+++ Extrait du texte +++

À l’exposé des Idées napoléoniennes, l’écrivain mêle ses vues personnelles. « J’aime la liberté, dit-il. Il faut guérir les maux, jamais les venger. » Il déclare « que la guerre est le fléau de l’humanité, que le temps des conquêtes est passé pour ne plus revenir. » Il considère « le divorce comme une garantie de la moralité des familles. » Il présente le premier en France le système militaire prussien, « qui fait de la nation entière la réserve de l’armée. » Il ne tranche pas doctrinalement le conflit entre la république et la monarchie : il y voit une de ces questions de l’ordre relatif insolubles a priori. Il ne penche vers le système héréditaire que parce qu’il y trouve la garantie de l’intégrité d’un pays : « Les deux monarchies de France et d’Allemagne naquirent en même temps du partage de l’empire de Charlemagne ; la couronne devint purement élective en Allemagne ; elle resta héréditaire en France. Huit cents ans plus tard, l’Allemagne est divisée en douze cents États environ, sa nationalité a disparu ; tandis qu’en France le principe héréditaire a détruit tous les petits souverains et formé une nation grande et compacte. »

+++

> Travail demandé
Recopiez intégralement l’extrait sur les Idées napoléoniennes, sans y changer un seul mot.

+++ Données enregistrées +++

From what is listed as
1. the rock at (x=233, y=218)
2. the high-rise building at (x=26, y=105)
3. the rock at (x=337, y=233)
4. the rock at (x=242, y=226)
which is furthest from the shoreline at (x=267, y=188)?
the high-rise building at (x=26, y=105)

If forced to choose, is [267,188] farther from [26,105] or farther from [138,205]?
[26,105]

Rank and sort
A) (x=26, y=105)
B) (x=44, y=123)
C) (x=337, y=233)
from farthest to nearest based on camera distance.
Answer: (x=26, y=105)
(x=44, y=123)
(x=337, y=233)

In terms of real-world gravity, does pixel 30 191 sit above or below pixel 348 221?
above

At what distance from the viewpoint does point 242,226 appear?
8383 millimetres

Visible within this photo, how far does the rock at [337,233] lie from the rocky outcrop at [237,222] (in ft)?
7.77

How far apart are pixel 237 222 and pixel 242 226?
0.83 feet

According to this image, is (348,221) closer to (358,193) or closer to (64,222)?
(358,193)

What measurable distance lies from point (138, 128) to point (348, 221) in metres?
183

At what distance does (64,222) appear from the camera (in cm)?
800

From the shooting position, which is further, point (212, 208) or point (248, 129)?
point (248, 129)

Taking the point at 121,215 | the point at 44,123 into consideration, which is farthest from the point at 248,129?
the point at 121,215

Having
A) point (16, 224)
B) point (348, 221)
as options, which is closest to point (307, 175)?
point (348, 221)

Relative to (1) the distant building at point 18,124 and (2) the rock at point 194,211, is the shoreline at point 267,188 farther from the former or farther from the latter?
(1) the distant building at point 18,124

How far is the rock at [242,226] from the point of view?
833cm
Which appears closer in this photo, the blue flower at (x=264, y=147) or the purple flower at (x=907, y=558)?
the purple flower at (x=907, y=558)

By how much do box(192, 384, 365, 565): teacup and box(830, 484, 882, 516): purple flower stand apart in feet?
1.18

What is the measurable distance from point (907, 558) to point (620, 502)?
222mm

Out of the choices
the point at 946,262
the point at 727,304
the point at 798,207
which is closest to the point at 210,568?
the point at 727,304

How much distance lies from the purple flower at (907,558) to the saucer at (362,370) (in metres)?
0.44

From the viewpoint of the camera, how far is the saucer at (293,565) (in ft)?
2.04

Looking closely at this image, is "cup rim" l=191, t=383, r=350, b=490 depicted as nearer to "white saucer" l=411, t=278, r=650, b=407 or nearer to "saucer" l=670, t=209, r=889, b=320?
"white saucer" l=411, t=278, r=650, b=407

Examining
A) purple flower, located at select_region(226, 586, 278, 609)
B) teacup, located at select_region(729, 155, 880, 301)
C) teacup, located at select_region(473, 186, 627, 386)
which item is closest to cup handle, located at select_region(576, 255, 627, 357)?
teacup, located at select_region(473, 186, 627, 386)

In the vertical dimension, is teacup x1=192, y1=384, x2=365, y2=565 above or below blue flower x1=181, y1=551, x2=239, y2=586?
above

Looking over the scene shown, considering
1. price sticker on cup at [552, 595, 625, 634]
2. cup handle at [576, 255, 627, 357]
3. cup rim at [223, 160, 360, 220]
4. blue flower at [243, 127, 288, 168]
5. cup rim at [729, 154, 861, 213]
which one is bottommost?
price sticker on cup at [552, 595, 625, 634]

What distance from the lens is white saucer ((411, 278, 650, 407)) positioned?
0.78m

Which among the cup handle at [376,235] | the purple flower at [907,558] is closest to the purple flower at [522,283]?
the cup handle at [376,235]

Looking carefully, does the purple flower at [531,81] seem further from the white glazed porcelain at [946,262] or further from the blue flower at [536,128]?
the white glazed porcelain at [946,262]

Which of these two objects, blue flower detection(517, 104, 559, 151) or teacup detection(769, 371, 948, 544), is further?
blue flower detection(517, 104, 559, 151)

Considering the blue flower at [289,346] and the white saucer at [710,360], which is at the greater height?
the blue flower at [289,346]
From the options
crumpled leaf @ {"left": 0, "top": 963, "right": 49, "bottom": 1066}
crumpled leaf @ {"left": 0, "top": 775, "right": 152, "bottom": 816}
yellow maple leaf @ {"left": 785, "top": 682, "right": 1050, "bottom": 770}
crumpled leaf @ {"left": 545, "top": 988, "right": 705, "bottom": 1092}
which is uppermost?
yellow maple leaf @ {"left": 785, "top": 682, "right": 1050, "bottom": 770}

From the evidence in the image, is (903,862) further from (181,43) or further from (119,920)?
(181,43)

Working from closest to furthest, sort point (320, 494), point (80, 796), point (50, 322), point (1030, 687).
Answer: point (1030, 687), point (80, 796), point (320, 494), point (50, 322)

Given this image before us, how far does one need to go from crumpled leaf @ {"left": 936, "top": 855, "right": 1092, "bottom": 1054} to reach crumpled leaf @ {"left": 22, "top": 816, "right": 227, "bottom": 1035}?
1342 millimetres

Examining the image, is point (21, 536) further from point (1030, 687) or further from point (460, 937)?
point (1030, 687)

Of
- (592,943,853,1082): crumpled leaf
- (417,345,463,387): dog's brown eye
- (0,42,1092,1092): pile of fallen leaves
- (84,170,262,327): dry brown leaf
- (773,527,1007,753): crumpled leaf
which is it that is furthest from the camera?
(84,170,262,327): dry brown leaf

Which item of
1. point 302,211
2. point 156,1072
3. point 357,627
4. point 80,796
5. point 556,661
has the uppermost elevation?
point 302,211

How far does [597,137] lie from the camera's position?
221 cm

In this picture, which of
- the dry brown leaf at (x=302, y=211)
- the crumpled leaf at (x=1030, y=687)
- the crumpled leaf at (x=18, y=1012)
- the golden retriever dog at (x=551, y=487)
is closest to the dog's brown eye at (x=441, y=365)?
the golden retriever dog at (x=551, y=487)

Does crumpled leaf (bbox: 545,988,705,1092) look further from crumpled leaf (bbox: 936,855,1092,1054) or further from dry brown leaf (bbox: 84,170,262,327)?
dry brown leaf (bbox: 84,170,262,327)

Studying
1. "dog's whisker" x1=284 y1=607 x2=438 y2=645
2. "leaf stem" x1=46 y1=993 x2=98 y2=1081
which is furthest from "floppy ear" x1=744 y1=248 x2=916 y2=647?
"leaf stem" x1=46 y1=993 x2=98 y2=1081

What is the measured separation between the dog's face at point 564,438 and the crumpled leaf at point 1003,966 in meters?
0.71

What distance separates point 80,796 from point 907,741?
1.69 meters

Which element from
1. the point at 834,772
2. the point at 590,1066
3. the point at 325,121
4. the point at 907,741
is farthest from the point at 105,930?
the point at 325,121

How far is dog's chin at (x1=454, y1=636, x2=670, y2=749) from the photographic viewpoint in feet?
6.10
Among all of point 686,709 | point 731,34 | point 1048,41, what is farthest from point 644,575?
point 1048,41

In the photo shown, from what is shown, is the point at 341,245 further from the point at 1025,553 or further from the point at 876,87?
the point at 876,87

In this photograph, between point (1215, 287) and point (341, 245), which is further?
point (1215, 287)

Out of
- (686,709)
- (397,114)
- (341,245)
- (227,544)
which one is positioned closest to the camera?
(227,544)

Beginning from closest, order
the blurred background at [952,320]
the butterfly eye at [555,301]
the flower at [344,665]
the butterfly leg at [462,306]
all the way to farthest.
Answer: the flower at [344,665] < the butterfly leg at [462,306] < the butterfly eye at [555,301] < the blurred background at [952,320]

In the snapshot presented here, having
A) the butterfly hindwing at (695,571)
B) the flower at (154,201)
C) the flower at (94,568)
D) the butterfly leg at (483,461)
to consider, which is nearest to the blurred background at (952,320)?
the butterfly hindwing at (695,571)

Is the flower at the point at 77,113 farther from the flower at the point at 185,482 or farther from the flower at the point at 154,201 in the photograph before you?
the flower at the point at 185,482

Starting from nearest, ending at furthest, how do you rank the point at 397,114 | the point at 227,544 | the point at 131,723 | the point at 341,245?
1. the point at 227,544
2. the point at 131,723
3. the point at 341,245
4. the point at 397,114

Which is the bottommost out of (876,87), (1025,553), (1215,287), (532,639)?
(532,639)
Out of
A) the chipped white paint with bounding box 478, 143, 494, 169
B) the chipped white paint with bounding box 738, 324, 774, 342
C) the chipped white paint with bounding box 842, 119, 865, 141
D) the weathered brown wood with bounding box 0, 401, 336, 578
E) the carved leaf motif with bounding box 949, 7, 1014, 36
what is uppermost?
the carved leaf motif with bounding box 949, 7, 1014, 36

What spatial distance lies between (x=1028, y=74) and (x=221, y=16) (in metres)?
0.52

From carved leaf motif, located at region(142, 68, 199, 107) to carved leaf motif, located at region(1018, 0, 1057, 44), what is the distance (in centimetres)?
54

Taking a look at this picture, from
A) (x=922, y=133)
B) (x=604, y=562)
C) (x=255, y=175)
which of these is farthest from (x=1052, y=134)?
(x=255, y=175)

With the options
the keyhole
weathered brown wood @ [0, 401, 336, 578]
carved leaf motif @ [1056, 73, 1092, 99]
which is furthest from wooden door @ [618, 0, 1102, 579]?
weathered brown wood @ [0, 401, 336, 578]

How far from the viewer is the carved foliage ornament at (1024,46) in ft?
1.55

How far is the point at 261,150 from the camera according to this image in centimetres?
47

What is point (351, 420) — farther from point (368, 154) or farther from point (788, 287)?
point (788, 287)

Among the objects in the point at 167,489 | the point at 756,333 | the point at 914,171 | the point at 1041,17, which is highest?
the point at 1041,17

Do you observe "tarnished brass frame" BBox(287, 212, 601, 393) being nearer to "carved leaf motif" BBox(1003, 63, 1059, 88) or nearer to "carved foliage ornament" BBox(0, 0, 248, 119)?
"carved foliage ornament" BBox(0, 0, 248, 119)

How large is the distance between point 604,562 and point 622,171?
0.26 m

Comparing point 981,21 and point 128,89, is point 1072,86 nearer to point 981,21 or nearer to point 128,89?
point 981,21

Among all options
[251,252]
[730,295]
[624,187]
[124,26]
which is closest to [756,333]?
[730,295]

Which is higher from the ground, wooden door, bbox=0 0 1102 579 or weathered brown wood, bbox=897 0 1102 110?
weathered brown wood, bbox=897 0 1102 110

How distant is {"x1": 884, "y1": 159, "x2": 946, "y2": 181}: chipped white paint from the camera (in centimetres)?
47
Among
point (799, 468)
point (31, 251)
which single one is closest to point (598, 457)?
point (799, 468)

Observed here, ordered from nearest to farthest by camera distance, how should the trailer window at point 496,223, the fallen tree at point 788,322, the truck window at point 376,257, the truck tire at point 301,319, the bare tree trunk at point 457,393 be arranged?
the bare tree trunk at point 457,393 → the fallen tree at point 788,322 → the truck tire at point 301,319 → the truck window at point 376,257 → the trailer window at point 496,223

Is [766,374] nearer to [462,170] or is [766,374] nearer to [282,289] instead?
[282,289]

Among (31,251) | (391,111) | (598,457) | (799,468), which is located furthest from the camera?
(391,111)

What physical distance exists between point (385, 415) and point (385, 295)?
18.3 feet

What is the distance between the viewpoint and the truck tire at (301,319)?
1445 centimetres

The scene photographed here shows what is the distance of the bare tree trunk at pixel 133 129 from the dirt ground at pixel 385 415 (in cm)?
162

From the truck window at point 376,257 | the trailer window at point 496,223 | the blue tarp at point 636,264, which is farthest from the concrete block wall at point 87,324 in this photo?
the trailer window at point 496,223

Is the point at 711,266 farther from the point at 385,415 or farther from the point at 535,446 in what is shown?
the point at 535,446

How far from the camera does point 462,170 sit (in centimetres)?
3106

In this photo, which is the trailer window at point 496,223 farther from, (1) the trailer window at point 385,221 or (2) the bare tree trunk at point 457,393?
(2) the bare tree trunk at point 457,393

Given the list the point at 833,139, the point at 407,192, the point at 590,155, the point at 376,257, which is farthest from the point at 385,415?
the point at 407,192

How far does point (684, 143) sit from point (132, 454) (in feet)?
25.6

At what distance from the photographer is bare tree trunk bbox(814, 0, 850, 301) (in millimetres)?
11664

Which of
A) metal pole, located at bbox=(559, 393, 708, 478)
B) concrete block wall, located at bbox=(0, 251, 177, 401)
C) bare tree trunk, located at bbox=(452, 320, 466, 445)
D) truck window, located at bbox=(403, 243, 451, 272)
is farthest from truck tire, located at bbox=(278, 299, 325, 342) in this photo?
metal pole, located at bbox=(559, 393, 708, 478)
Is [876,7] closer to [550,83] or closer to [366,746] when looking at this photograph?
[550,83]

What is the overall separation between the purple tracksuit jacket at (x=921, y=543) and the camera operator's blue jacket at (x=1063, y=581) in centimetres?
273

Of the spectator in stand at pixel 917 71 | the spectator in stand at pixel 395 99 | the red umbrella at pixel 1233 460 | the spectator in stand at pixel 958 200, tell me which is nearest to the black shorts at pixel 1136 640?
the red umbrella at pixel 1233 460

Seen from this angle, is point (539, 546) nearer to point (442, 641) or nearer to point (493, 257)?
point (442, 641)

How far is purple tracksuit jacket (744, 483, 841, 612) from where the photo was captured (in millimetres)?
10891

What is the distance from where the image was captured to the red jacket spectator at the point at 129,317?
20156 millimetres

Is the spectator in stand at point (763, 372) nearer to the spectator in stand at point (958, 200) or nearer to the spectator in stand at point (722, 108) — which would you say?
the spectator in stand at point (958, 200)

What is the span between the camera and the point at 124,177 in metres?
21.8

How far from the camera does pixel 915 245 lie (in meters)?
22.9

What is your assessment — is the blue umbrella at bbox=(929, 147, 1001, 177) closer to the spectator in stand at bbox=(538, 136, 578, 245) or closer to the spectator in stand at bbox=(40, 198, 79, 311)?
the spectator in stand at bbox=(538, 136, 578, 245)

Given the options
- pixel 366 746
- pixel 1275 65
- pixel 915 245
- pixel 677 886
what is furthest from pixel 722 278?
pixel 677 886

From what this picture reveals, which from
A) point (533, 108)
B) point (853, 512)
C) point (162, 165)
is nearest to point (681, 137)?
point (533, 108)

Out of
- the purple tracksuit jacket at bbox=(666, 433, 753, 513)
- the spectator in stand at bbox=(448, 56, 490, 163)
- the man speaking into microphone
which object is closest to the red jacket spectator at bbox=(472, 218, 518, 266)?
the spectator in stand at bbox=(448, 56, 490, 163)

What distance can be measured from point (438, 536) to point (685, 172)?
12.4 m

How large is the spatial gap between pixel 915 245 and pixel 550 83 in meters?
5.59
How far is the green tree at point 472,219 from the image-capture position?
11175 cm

+++

> Sortie complète
À l’exposé des Idées napoléoniennes, l’écrivain mêle ses vues personnelles. « J’aime la liberté, dit-il. Il faut guérir les maux, jamais les venger. » Il déclare « que la guerre est le fléau de l’humanité, que le temps des conquêtes est passé pour ne plus revenir. » Il considère « le divorce comme une garantie de la moralité des familles. » Il présente le premier en France le système militaire prussien, « qui fait de la nation entière la réserve de l’armée. » Il ne tranche pas doctrinalement le conflit entre la république et la monarchie : il y voit une de ces questions de l’ordre relatif insolubles a priori. Il ne penche vers le système héréditaire que parce qu’il y trouve la garantie de l’intégrité d’un pays : « Les deux monarchies de France et d’Allemagne naquirent en même temps du partage de l’empire de Charlemagne ; la couronne devint purement élective en Allemagne ; elle resta héréditaire en France. Huit cents ans plus tard, l’Allemagne est divisée en douze cents États environ, sa nationalité a disparu ; tandis qu’en France le principe héréditaire a détruit tous les petits souverains et formé une nation grande et compacte. »